I have been arguing that the notion of natural rights is incoherent and problematic because it is impossible to say what is a right by nature versus a civil right, a right created by society. Let’s take the controversial debate on same-sex marriage. Do we have a right in nature to same-sex marriage? To me, this is the wrong question. The question is really broader than this:
Is there even a notion of “marriage” in nature or is the very concept of “marriage” not already a religious conception imposed on a type of relationship that also contains sexuality. In nature, is “copulation” the same as “marriage?” Is there “marriage” at all in nature? When animals reproduce, are they married?
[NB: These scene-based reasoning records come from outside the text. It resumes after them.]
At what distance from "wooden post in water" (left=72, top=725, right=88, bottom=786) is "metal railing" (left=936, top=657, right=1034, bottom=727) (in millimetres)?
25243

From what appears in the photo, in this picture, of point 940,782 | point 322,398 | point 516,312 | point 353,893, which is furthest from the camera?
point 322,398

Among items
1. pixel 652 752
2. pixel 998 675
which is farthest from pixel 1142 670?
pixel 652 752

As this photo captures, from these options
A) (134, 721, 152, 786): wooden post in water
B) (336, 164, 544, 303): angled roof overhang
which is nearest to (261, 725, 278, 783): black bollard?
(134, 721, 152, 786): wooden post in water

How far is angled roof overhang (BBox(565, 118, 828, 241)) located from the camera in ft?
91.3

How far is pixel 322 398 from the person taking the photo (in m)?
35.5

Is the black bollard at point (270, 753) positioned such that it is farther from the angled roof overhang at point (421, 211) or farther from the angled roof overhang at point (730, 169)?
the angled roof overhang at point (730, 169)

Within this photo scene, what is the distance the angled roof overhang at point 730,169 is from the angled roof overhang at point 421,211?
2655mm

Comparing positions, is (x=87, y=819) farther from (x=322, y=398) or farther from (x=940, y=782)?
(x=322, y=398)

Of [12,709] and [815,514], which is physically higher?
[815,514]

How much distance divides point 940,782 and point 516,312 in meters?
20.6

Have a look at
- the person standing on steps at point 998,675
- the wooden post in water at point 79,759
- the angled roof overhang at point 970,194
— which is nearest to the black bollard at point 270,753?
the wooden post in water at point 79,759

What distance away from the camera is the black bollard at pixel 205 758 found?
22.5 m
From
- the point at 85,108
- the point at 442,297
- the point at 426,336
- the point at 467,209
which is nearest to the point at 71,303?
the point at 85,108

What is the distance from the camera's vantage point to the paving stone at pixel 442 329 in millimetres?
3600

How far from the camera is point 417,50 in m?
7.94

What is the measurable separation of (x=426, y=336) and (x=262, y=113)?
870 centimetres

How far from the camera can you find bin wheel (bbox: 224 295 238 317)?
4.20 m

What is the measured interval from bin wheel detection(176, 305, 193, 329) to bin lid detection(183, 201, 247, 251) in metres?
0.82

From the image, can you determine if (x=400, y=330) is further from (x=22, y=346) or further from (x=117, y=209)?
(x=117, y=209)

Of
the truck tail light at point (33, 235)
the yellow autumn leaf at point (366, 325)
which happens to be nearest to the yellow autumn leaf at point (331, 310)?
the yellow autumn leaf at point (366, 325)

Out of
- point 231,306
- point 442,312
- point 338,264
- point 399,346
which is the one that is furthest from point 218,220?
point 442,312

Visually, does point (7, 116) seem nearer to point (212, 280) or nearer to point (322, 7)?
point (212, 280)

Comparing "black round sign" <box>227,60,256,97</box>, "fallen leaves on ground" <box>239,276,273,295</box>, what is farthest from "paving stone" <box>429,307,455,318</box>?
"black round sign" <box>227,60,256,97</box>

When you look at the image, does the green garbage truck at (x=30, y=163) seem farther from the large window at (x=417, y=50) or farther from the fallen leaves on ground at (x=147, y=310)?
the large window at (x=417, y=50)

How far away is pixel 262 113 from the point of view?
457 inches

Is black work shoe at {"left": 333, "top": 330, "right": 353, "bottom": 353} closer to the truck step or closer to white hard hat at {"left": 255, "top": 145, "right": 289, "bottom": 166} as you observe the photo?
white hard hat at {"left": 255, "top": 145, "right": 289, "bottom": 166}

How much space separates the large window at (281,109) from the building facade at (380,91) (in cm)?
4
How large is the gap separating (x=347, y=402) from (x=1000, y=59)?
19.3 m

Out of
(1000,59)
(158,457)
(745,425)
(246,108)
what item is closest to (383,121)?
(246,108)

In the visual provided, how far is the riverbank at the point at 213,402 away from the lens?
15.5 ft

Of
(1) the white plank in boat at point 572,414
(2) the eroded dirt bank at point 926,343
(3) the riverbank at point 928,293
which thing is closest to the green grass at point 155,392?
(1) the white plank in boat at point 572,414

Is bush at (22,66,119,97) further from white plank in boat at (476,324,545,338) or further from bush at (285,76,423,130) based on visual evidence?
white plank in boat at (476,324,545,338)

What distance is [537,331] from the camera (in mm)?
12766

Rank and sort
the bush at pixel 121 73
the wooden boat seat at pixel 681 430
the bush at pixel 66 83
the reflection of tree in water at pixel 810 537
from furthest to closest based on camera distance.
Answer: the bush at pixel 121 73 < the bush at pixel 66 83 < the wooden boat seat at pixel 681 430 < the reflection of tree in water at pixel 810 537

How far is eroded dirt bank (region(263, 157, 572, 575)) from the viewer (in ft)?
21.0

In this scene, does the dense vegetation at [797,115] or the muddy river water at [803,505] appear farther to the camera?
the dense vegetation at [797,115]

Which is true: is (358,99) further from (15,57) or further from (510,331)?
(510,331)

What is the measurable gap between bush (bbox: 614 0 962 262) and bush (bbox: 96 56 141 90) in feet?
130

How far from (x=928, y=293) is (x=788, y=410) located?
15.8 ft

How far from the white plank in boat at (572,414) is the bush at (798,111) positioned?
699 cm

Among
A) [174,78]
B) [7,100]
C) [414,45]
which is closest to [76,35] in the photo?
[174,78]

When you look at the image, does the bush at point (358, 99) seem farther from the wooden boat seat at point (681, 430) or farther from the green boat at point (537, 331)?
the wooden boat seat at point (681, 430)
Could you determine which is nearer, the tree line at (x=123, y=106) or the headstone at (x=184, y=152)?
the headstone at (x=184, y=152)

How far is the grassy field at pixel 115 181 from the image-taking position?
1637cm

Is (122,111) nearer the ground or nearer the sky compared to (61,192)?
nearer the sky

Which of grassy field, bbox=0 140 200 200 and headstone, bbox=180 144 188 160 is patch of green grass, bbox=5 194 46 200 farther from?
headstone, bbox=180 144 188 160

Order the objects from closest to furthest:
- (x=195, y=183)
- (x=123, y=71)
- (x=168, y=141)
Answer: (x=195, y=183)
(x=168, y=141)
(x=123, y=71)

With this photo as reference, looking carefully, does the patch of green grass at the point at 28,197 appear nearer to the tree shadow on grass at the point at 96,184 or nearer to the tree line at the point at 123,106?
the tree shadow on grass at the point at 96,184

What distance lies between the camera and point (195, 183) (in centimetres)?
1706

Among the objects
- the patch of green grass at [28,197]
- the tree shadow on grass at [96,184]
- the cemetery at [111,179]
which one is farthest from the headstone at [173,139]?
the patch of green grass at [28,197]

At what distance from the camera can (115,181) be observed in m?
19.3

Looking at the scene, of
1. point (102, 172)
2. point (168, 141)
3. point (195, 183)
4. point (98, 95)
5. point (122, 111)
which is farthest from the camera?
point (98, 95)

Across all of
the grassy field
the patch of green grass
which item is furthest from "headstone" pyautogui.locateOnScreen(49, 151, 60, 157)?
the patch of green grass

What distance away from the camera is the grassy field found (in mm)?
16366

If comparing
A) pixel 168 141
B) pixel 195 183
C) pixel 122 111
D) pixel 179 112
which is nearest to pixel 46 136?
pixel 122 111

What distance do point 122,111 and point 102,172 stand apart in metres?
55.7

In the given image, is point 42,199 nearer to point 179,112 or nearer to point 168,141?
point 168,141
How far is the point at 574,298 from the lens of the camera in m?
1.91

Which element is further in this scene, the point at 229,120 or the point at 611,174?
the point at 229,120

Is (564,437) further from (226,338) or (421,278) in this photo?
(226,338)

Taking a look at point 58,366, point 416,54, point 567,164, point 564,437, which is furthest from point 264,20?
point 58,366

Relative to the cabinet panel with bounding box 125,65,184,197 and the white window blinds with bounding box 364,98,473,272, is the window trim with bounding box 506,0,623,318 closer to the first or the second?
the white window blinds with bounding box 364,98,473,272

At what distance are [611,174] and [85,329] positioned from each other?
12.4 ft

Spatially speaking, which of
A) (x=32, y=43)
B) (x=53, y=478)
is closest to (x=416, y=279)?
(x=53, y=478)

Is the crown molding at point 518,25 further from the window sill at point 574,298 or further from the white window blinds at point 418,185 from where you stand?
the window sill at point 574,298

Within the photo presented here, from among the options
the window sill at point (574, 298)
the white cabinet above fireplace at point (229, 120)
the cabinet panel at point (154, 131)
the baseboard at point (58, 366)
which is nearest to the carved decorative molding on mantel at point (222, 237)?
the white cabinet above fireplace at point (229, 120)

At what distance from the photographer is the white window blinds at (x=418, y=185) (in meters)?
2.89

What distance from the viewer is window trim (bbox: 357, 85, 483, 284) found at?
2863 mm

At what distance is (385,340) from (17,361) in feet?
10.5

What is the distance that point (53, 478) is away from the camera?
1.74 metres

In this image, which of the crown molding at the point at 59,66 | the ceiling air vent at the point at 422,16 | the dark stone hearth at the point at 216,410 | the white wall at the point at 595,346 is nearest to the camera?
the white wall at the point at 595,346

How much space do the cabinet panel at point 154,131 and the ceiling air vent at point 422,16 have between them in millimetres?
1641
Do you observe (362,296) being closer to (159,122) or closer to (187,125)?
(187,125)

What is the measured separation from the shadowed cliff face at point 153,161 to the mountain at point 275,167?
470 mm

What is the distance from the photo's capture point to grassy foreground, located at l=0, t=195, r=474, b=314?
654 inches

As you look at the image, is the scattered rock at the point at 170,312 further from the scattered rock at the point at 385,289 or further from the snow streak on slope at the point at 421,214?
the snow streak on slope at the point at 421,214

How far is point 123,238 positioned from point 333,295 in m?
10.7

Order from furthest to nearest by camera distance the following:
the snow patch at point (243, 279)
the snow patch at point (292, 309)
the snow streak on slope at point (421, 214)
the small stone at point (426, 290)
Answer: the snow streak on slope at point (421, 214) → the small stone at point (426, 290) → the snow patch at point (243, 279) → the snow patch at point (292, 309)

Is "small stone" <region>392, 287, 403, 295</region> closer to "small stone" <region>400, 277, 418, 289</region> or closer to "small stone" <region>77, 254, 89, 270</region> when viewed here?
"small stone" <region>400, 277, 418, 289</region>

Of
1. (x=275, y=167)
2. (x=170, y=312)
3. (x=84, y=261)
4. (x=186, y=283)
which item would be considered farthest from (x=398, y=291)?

Surely “marriage” is a concept that carries certain religious and cultural assumptions that arise from human communities and certain understandings of men, women, God, the sacred and so forth.
In what sense, then, can marriage be a natural right? And if it is instead a civil institution, then the specific society has in its purview the right to define it as it pleases including the right to eliminate the institution of marriage completely if it wishes. Marriage itself is a human institution so how can there be a natural right to it for anyone, including heterosexuals? Isn’t marriage then by definition either a religious right or a civil right? Even if one wants to argue, which I do not, that nature endorses reproduction, that does not mean that nature endorses the concept of marriage.
The point that I am making is that there is little clarity about which rights are natural and which rights are civil rights derived from society. The distinction between natural and civil rights which reaches back to the seventeenth century is problematic.
Indeed, I would argue that all rights are civil rights, for they are the rights that society picks out to affirm as most important. It is society that arrives at a notion of what’s natural based on a set of convictions and propositions about what it means to be human and what it means to be a member of that society. Each society has convictions that it develops about how what it sees as core rights should be implemented and extended for its particular social setting and moral commitments. This is why the notion of what are rights are seem to change over time, as we develop new ways of thinking about our situation, and our ultimate commitments.
So if we are going to debate whether same-sex marriage is a natural right, we should debate whether heterosexual marriage is a natural right as well. In the end, there is no stronger justification for heterosexual marriage than for same-sex marriage in nature. But there are good reasons to allow both as civil rights. I am for same-sex marriage and see no reason why all loving couples who want to commit to each other should not have the same benefits legally and why society should not call both heterosexual and same-sex marriage by the same name.